- **EXERCISE GOAL**
List every principle or right that the Union of India alleged had been violated, according to the summary of Ruling No. 360/12 below.

(PAGE TEXT Opens)

The legitimacy of the requesting state in extradition proceedings to appeal against a court decision that affects its rights.
Judicial cooperation in criminal matters
Principle of speciality
Principle of effective jurisdictional protection
Right of appeal
RULING No. 360/12
5 of July of 2012
The norm under which the requesting state in extradition proceedings does not possess the legitimacy to appeal against a judicial decision that affects its rights after the extradited person has already been handed over to its authorities, cannot be criticised on constitutional grounds. Inasmuch as the decision that could not be appealed was not handed down against the requesting state, the norm in question lies outside the scope of the protection offered by the right of access to the courts and does not violate the right to a dual degree of jurisdiction; nor does it breach the principle of effective jurisdictional protection derived from the principle of a state based on the rule of law. The right of a person or entity to appeal against a judicial decision handed down in proceedings in which it did not participate (was not a party to) is not an issue in this situation.
The Lisbon Court of Appeal decided to rescind an extradition authorisation after the citizen concerned had already been extradited, on the grounds of a breach of the principle of speciality. This principle says that the state which secures the surrender of an accused or convicted person may not try him/her for prior facts other than those for which the extradition was granted, or impose a penalty or measure on him/her other than those for the purpose of which he/she was extradited, without the extraditing state’s consent.
The Supreme Court of Justice (STJ) confirmed the Court of Appeal’s decision and refused to admit an appeal which the requesting state – the Union of India – sought to bring, on the grounds that the law does not permit such an appeal. The Union of India then brought the present appeal against the STJ Ruling, asking the Constitutional Court to review the constitutionality of Criminal Procedural Code norms that deny the state requesting extradition legitimacy to appeal against a judicial decision that affects its rights. At stake were both the norm that prevents the requesting state from appealing after the extradited person has already been handed over to its authorities, and the norm that denies legitimacy to appeal to a requesting state that had always intervened in the proceedings at the request of the competent judicial authorities, particularly by responding to appeals lodged by other procedural subjects. The Union of India alleged violations of the principles of a state based on the rule of law, interpretation in accordance with the Constitution, the right of access to the courts, effective jurisdictional protection, fair trial, and equality of arms.
Even though the Portuguese legal order does not provide for specific consequences of a breach of the principle of speciality by a state that has requested an extradition, this does not mean that, as the sovereign state to which the request was made, Portugal cannot react to a violation of that principle. In particular, it can do so by political/diplomatic means, invoking the past breach when future extradition requests are made by the same country and making new extraditions more difficult or even denying them altogether, or by asking international jurisdictional instances or internal courts in the violating state to intervene.

(PAGE TEXT Closes)
(DATA EXTRACT Opens)

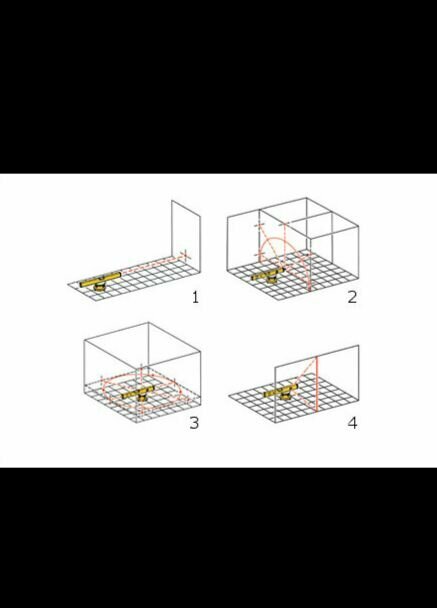 1

2

3

4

(DATA EXTRACT Closes)

- **TASK RESPONSE**
- the principle of a state based on the rule of law
- interpretation in accordance with the Constitution
- the right of access to the courts
- effective jurisdictional protection
- fair trial
- equality of arms